(Auszuführende Aufgabe): Zitieren Sie aus dem Text über die geplante Verlängerung der Überprüfungsmöglichkeiten wortgetreu die Stelle von „Die Koalitionsfraktionen wollen“ bis „DDR befasst sind.“.

(Angezeigter Text):

Die Koalitionsfraktionen wollen die am 31. Dezember dieses Jahres endenden Überprüfungsmöglichkeiten bis zum 31. Dezember 2019 verlängern und den potenziell zu überprüfenden Personenkreis ausweiten. Nach ihren Vorstellungen sollen alle Beamten und Angestellten in leitender Funktion ab der Besoldungsgruppe A13 beziehungsweise Entgeltgruppe E13 durch den Dienstherrn überprüft werden können.
Gleiches soll prinzipiell auch für alle angestellten und ehrenamtlichen Mitarbeiter von Einrichtungen und Mitglieder von Gremien gelten, die mit der Aufarbeitung der Herrschaftsmechanismen in der DDR befasst sind.

(Extrahierte Informationen):
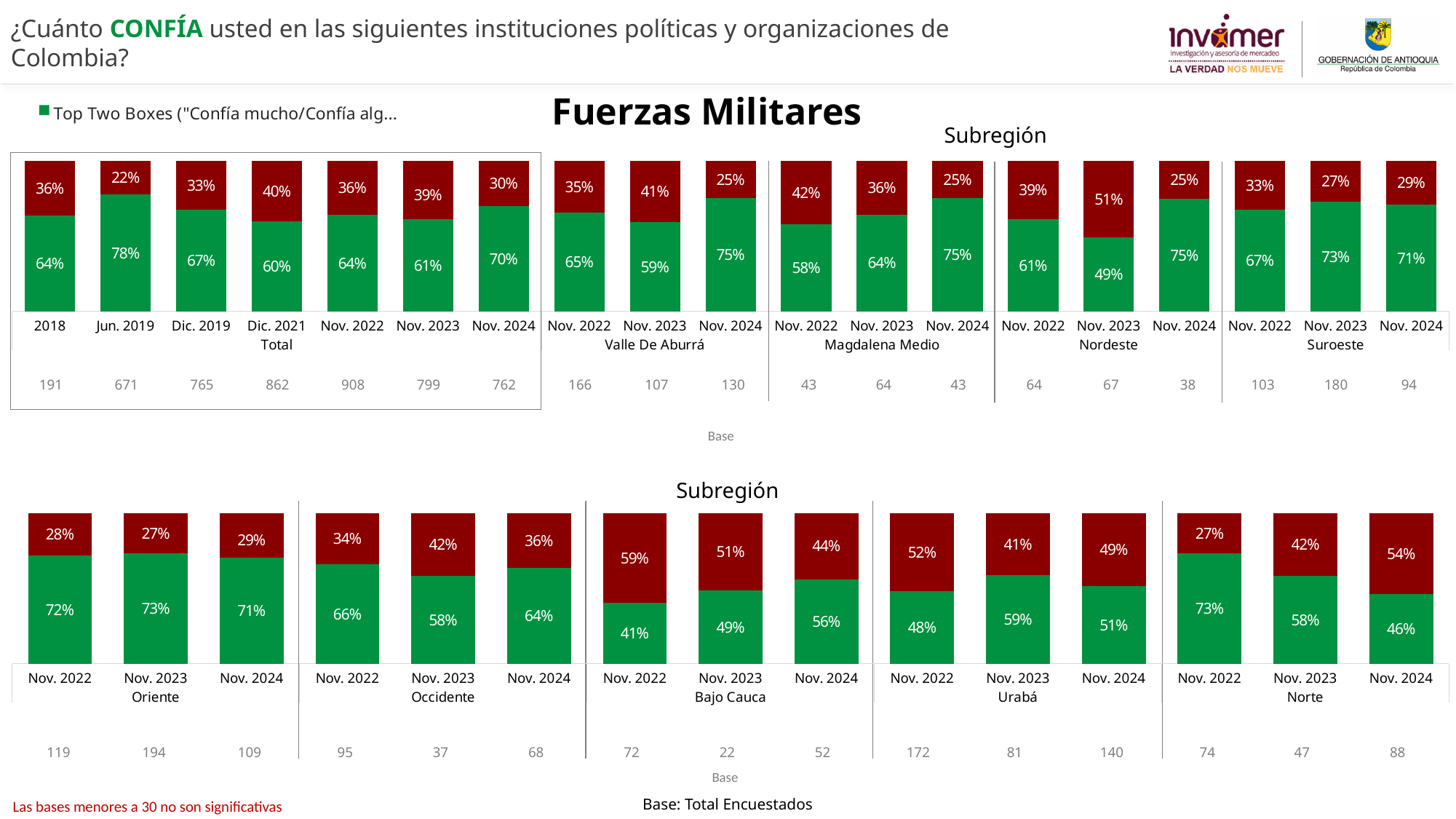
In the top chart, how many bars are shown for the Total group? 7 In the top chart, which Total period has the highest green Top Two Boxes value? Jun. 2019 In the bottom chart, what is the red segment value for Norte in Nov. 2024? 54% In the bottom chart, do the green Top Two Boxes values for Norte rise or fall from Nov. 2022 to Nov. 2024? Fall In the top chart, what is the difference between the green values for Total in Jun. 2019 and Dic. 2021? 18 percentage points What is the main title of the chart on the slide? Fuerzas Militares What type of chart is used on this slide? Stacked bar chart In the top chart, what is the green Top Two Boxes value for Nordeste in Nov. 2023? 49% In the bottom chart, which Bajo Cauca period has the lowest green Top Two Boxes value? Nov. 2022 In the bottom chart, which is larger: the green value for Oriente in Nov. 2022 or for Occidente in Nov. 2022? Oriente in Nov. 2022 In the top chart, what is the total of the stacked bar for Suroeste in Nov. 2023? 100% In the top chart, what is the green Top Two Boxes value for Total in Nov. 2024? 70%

---

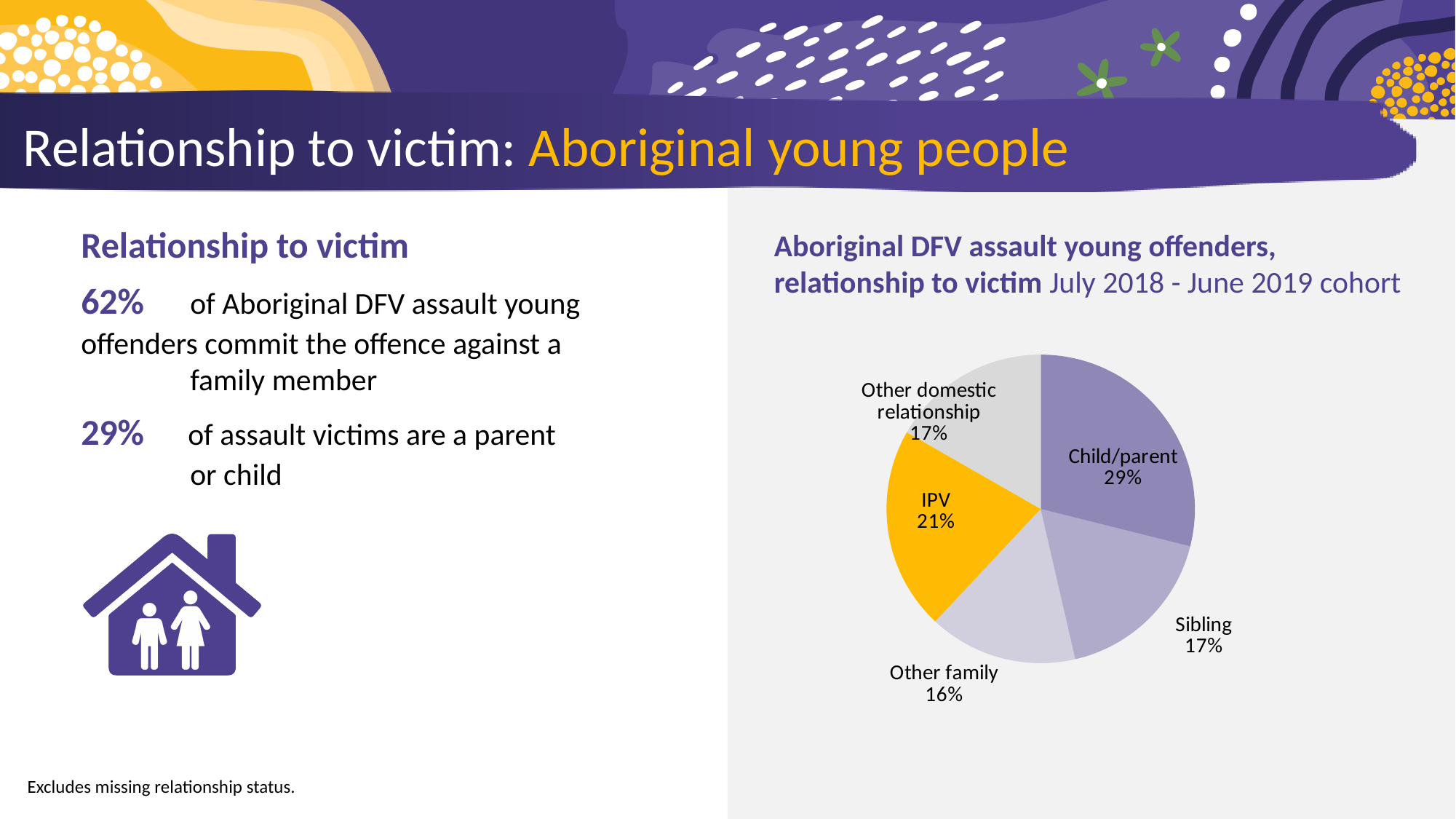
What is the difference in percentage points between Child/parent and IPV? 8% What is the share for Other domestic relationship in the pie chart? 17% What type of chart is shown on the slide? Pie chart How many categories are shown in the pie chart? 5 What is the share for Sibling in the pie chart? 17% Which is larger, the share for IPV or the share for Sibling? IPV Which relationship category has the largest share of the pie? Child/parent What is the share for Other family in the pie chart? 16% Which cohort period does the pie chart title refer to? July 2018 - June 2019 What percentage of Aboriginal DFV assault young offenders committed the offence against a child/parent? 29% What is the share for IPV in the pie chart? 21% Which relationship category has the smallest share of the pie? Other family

(Lösung):
Die Koalitionsfraktionen wollen die am 31. Dezember dieses Jahres endenden Überprüfungsmöglichkeiten bis zum 31. Dezember 2019 verlängern und den potenziell zu überprüfenden Personenkreis ausweiten. Nach ihren Vorstellungen sollen alle Beamten und Angestellten in leitender Funktion ab der Besoldungsgruppe A13 beziehungsweise Entgeltgruppe E13 durch den Dienstherrn überprüft werden können.
Gleiches soll prinzipiell auch für alle angestellten und ehrenamtlichen Mitarbeiter von Einrichtungen und Mitglieder von Gremien gelten, die mit der Aufarbeitung der Herrschaftsmechanismen in der DDR befasst sind.